Supplied information START
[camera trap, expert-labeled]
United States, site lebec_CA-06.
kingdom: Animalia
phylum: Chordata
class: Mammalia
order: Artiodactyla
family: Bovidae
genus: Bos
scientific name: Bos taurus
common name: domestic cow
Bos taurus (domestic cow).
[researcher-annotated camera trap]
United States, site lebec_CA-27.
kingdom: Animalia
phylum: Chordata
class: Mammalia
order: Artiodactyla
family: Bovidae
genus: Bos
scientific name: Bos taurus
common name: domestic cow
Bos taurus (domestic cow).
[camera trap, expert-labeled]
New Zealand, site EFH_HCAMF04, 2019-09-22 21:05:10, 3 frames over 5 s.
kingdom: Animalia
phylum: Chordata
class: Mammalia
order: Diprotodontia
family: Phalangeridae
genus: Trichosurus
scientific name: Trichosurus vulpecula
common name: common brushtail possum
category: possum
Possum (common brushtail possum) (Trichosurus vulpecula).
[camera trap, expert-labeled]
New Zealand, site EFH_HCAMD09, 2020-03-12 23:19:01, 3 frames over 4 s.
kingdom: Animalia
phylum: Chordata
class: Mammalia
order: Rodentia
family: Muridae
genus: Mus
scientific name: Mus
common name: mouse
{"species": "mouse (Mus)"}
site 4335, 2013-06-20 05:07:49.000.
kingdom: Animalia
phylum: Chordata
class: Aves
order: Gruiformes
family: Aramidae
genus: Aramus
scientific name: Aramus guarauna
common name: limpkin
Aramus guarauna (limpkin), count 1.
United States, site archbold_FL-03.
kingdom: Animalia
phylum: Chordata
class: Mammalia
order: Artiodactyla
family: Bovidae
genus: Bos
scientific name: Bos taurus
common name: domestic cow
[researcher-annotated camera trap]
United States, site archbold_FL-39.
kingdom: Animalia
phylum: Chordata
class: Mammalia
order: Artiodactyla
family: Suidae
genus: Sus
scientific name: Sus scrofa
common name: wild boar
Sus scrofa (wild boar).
Supplied information END
Exercise instructions ▸
Whichever lines of the data include the word "scientific", pull them out.

Solved problem ▸
scientific name: Bos taurus
scientific name: Bos taurus
scientific name: Trichosurus vulpecula
scientific name: Mus
scientific name: Aramus guarauna
scientific name: Bos taurus
scientific name: Sus scrofa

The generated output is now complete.